**Directive**
Rewrite the records below with every "stainless steel" changed to "brushed chrome" and everything else left as it is. Leave the pictures out.

Start Data extract

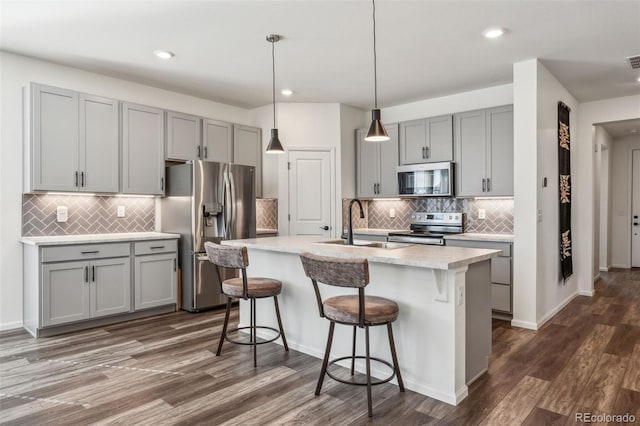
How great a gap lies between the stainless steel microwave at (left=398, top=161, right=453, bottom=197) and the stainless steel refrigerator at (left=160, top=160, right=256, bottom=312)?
83.1 inches

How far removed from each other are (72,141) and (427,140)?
4036 mm

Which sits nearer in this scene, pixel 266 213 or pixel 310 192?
pixel 310 192

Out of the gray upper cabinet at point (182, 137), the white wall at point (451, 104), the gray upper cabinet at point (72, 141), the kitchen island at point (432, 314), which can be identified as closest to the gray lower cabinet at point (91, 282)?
the gray upper cabinet at point (72, 141)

End Data extract

**In response**
How great a gap lies between the brushed chrome microwave at (left=398, top=161, right=453, bottom=197) and the brushed chrome refrigerator at (left=160, top=160, right=256, bottom=312)?
83.1 inches

How far removed from each other are (72,141) and (427,140)?
4036 mm

Which sits nearer in this scene, pixel 266 213 or pixel 310 192?
pixel 310 192

Out of the gray upper cabinet at point (182, 137), the white wall at point (451, 104), the gray upper cabinet at point (72, 141), the kitchen island at point (432, 314), which can be identified as closest to the gray lower cabinet at point (91, 282)?
the gray upper cabinet at point (72, 141)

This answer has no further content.